> **What is being asked**
Extract all of the entries and give them again, word for word.
*** Listed records ***
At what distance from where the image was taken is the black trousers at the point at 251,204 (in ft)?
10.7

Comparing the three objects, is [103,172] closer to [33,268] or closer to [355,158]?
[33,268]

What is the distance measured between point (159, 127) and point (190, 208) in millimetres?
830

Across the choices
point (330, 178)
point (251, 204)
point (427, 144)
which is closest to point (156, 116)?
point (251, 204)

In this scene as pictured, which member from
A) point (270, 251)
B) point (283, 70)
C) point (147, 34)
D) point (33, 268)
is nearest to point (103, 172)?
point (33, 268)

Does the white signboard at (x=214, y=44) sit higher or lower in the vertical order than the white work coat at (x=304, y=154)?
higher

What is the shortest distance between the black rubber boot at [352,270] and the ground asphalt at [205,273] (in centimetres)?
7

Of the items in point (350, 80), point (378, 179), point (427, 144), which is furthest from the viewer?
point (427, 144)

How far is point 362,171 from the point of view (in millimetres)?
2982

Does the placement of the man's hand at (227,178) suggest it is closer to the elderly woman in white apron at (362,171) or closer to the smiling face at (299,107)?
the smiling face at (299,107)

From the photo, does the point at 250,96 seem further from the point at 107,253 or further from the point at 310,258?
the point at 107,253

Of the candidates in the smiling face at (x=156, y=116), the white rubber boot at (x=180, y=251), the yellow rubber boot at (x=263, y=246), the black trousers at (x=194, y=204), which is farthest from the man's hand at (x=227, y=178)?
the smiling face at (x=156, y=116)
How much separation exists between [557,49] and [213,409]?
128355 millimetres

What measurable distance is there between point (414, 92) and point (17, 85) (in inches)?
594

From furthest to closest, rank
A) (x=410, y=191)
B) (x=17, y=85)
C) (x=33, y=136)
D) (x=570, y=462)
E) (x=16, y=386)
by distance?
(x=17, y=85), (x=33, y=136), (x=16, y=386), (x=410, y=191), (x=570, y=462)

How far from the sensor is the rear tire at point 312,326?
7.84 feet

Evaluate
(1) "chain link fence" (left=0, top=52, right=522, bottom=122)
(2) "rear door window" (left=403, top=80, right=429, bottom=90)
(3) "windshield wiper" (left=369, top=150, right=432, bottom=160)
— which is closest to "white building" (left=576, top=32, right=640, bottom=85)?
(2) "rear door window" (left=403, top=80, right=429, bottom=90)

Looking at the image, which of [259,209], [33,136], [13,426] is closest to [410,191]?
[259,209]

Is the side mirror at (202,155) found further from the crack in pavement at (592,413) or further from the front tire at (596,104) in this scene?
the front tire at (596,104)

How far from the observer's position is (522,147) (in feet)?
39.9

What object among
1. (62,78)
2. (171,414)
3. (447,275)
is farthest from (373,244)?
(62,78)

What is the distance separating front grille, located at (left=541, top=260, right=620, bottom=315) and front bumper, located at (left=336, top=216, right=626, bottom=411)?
***
> **Result of this exercise**
At what distance from where the image was taken is the black trousers at the point at 251,204 (in ft)?
10.7

Comparing the three objects, is [103,172] closer to [33,268] or closer to [355,158]?
[33,268]

What is the distance measured between point (159, 127) and point (190, 208) in millimetres?
830

Across the choices
point (330, 178)
point (251, 204)
point (427, 144)
which is closest to point (156, 116)?
point (251, 204)

In this scene as pictured, which member from
A) point (270, 251)
B) point (283, 70)
C) point (147, 34)
D) point (33, 268)
is nearest to point (103, 172)?
point (33, 268)

Does the white signboard at (x=214, y=44) sit higher or lower in the vertical order than the white work coat at (x=304, y=154)?
higher

What is the shortest distance between the black rubber boot at [352,270] and the ground asphalt at [205,273] (in centimetres)?
7

Of the items in point (350, 80), point (378, 179), point (427, 144), which is furthest from the viewer?
point (427, 144)

How far is point 362,171 from the point of view (in millimetres)?
2982

Does the placement of the man's hand at (227,178) suggest it is closer to the elderly woman in white apron at (362,171) or closer to the smiling face at (299,107)?
the smiling face at (299,107)

From the photo, does the point at 250,96 seem further from the point at 107,253 or further from the point at 310,258?
the point at 107,253

Of the candidates in the smiling face at (x=156, y=116), the white rubber boot at (x=180, y=251), the yellow rubber boot at (x=263, y=246), the black trousers at (x=194, y=204), which is farthest from the man's hand at (x=227, y=178)?
the smiling face at (x=156, y=116)
How much separation exists between [557,49] and [213,409]?
128355 millimetres

What measurable distance is there between point (414, 92) and point (17, 85) (in inches)?
594

From furthest to closest, rank
A) (x=410, y=191)
B) (x=17, y=85)
C) (x=33, y=136)
D) (x=570, y=462)
E) (x=16, y=386)
by distance?
(x=17, y=85), (x=33, y=136), (x=16, y=386), (x=410, y=191), (x=570, y=462)

How far from the sensor is the rear tire at point 312,326?
7.84 feet

Evaluate
(1) "chain link fence" (left=0, top=52, right=522, bottom=122)
(2) "rear door window" (left=403, top=80, right=429, bottom=90)
(3) "windshield wiper" (left=369, top=150, right=432, bottom=160)
— which is closest to "white building" (left=576, top=32, right=640, bottom=85)?
(2) "rear door window" (left=403, top=80, right=429, bottom=90)

Looking at the image, which of [259,209], [33,136], [13,426] is closest to [410,191]?
[259,209]

Is the side mirror at (202,155) found further from the crack in pavement at (592,413) or further from the front tire at (596,104) in this scene?
the front tire at (596,104)

How far from the observer's position is (522,147) (in feet)?
39.9

What object among
1. (62,78)
2. (171,414)
3. (447,275)
is farthest from (373,244)?
(62,78)

What is the distance separating front grille, located at (left=541, top=260, right=620, bottom=315) and front bumper, located at (left=336, top=216, right=626, bottom=411)?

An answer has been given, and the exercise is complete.